Rock & Roll is the devil’s music!

Yesterday, somebody Tweeted that Second Skin was playing on Hulu. Having heard about it a couple times on podcasts and such, I decided to check it out.

Second Skin is a documentary about gamers. Specifically, MMO gamers. Sounds like a cool premise, right? From what I’d heard about it, the movie sounded like something that might show us as we are: a little crazy, but altogether likable, and usually completely sane. I thought perhaps it would show the vast array of people who play MMO’s, people from all walks of life. I thought it may be similar, in theory, to the podcast How I WoW, which interviews interesting players of all types. Sometimes, they aren’t players at all. This is not how the Second Skin went down.
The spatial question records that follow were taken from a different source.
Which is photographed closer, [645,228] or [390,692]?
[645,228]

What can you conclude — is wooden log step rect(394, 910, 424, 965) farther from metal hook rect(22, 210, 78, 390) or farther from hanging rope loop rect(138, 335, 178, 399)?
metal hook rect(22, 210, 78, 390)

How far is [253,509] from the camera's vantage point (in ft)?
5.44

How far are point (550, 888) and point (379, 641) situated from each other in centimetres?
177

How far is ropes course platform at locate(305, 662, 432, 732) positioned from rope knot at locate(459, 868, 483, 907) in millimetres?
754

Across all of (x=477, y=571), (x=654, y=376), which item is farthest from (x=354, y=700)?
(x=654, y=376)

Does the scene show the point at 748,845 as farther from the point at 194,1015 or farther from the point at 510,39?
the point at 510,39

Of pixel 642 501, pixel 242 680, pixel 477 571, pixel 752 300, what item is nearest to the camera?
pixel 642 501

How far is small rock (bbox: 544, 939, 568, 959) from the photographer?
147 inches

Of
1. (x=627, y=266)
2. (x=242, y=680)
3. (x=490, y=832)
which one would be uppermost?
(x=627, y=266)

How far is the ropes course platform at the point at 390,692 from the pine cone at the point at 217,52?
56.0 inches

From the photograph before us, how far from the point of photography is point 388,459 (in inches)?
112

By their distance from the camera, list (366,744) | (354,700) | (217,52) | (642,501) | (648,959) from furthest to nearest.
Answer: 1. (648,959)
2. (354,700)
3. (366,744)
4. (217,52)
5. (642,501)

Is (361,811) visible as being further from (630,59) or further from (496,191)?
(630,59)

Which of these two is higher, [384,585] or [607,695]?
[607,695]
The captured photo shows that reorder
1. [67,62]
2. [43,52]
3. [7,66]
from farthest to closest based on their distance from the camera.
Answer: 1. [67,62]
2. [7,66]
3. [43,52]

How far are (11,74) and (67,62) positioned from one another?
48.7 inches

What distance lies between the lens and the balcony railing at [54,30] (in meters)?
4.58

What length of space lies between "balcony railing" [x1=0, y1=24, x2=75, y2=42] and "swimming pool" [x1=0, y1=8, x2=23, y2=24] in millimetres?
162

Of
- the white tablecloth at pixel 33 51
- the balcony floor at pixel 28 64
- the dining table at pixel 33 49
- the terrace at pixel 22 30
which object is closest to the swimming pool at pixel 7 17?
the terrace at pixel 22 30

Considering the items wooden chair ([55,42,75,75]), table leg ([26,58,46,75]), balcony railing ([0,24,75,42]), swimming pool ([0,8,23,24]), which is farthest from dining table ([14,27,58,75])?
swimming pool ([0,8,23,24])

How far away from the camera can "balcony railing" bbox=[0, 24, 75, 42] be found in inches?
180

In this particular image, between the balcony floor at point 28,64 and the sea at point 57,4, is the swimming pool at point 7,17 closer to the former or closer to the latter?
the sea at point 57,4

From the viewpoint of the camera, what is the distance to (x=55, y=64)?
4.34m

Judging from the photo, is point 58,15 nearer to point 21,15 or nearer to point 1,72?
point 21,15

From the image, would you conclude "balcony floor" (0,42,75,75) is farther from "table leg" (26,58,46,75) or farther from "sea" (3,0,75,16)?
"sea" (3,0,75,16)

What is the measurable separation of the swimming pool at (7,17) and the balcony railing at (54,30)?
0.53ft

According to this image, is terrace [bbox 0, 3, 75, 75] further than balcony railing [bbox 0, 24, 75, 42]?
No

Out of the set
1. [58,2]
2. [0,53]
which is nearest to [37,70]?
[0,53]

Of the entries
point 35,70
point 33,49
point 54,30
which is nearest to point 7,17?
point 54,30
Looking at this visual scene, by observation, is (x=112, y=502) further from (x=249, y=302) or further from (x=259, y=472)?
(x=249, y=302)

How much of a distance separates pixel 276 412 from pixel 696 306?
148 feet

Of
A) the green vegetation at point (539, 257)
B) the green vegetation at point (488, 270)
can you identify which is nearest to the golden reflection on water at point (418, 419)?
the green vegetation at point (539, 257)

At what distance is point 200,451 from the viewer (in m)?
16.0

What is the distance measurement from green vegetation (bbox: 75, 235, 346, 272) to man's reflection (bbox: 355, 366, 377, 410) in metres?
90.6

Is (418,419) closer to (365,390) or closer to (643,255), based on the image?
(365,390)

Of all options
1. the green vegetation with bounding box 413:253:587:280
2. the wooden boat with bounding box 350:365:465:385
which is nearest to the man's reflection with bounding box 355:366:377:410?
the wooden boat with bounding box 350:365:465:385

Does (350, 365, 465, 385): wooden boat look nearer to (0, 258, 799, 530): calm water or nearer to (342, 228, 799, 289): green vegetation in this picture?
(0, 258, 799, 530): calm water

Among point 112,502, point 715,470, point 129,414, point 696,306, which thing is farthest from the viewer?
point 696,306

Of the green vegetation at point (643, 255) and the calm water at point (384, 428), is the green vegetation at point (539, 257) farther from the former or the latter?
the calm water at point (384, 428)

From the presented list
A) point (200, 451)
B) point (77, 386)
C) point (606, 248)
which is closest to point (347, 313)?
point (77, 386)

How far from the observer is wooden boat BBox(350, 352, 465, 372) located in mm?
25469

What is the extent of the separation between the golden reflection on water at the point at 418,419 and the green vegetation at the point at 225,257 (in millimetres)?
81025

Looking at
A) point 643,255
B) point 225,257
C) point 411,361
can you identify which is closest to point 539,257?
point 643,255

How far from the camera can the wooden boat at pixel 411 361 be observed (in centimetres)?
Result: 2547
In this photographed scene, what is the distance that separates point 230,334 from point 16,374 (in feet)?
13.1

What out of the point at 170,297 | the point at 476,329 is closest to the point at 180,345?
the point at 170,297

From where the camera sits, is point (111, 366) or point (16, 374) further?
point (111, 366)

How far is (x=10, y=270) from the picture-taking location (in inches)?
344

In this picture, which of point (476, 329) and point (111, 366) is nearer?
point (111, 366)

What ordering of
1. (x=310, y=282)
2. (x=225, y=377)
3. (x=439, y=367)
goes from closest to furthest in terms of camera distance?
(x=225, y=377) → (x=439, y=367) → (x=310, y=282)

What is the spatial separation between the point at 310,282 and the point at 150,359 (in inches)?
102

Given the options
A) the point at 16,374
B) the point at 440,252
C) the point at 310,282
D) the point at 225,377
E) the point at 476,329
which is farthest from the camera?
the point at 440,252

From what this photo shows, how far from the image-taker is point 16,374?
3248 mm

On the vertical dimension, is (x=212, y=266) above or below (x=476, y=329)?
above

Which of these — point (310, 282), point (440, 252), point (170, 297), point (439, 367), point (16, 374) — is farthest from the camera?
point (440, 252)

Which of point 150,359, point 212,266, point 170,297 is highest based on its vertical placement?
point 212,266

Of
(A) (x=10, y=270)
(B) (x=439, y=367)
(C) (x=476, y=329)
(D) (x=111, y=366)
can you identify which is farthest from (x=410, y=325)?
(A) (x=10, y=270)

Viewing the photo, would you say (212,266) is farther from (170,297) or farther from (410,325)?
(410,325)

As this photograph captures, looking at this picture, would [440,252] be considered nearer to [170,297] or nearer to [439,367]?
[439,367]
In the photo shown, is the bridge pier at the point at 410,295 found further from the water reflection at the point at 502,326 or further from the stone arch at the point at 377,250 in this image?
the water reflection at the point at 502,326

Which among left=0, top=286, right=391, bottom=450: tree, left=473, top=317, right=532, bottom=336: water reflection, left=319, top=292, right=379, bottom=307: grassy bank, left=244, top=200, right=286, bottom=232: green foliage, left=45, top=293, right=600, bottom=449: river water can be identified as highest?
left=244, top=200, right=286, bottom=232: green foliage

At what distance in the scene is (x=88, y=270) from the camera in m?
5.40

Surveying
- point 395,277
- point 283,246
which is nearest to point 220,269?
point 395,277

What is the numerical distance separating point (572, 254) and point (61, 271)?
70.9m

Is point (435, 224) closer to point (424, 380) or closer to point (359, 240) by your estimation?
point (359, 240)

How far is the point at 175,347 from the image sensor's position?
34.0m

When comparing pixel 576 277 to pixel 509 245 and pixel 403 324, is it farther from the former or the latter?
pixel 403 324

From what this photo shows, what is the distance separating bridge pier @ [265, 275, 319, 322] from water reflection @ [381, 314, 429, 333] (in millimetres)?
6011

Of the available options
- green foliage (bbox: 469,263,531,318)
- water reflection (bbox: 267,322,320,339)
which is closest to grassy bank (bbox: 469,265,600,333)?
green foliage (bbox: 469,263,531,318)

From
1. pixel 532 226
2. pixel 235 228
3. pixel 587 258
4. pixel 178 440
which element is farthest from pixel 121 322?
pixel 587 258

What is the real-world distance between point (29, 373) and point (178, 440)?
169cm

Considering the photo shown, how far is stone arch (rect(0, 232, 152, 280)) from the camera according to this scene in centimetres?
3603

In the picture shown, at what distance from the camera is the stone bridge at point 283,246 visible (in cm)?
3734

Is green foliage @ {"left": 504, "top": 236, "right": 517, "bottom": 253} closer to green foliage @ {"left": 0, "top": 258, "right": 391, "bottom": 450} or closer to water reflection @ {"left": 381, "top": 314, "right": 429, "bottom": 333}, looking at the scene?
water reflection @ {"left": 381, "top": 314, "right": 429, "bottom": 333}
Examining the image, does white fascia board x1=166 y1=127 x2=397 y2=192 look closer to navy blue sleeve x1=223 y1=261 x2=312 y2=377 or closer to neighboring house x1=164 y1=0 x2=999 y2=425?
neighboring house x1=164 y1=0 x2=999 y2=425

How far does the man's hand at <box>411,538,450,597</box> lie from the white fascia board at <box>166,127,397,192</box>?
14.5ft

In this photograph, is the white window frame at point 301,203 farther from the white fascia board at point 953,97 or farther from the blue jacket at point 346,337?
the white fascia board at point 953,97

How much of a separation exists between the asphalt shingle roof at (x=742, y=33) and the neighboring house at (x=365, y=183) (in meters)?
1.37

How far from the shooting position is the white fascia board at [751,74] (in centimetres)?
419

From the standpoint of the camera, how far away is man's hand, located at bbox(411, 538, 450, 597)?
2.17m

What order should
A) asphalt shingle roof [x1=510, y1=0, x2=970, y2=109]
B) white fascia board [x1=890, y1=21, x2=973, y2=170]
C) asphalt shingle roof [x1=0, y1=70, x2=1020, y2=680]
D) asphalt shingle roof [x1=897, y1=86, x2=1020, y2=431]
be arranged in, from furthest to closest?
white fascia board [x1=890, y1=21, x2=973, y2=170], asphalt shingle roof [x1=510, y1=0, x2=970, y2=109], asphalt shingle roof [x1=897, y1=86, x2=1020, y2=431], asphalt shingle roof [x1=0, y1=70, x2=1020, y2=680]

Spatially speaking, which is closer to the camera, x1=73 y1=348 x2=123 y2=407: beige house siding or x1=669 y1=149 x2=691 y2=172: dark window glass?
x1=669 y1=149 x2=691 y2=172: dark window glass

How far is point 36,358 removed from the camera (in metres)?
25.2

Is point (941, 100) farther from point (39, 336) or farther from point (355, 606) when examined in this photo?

Second Skin focused on those people who people think of as hardcore gamers. The stereotype, so to speak. There were a few different people they interviewed, all of them overweight, probably hadn’t showered for the cameras, their basement dens littered with energy drink cans and vacant chip bags. A few of the couples had met online in their respective games (either EQ or WoW). Most were struggling with real life catching up to them: most had lost their jobs, one of the guys was getting married, one was a new father. Most of them were jobless. Most of them didn’t care about being jobless. They just didn’t care. These are the people that society has ignored and given up on, and they want to escape the world they were born into. There’s one interview with the mother of a guy that got addicted to EQ and ended up commiting suicide. Of course, she blames the game.

The whole thing just made me angry. As Patrick of How I WoW tweeted in reference to the mood of the film, “Rock & Roll is the devil’s music, I tell ya!” To me, Second Skin did not show the entire picture. The filmmakers found the lowest of lowlifes, the hardest of the harcore, and made it seem like that’s who every gamer could end up as. They made it seem like every single one of WoW’s 12 million subscribers was either a bum in the basement or a Chinese gold farmer. It shows all the pitfalls of MMO gaming and only some of the benefits.

They show how people get addicted. They show how people waste eight or twelve hours a day in front of the computer. They show a reformed player, one who is angry at people who still play because he thinks they’re wasting their lives away. When really, he’s angry at himself for wasting his own life. I will grant them that they showed the good parts too, even if they were slanted. They showed the camaraderie of a tight knit guild, the ability for malformed people to truly be who they aspire to be in the virtual world. But they still make it sound like these people should be able to do without.

Yes, these people exist. But I exist too. I exist in that precarious place where most gamers live, between the basement bum and the non-player. We exist in the corners of society, not sure if we want our identities as gamers to come out, precisely because of movies like Second Skin. People immediately assume that you are on that downward spiral to joblessness, homelessness, and addiction, when most of us aren’t. They mention suicides and gaming widows, all along blaming the game and the game companies for keeping their gamers hooked. Yes, they’re trying to make money, just like you’re going to advertise and hope some people give you their money. The problem is not the game. The problem is the person. The mother who lost her son blamed the game, saying that he had all these problems because he played EverQuest. It’s really the other way around. Those problems are always there, and they always have been there. This guy was depressed, socially awkward, unable to function as a normal person. So, he goes to this game. This place where he can be who he wants to be. He would rather be a “resident of the virtual world”. The misfits come here because they can be part of a community, something they don’t have in the real lives.

I agree with the point that I think this movie tries to make: that society should be ashamed for driving these people to such measures as finding a different world to live in. This does not constitute demonizing gaming. Most MMO players do not play to completely escape life. Of course, we desire diversion from everyday life, but so does everyone else. Why do people watch movies or read books? To escape their existance for just a little while. We find our entertainment in slaying dragons and other wayward entities, you find your entertainment in a bar. Both can be unhealthy. Neither should be condemned.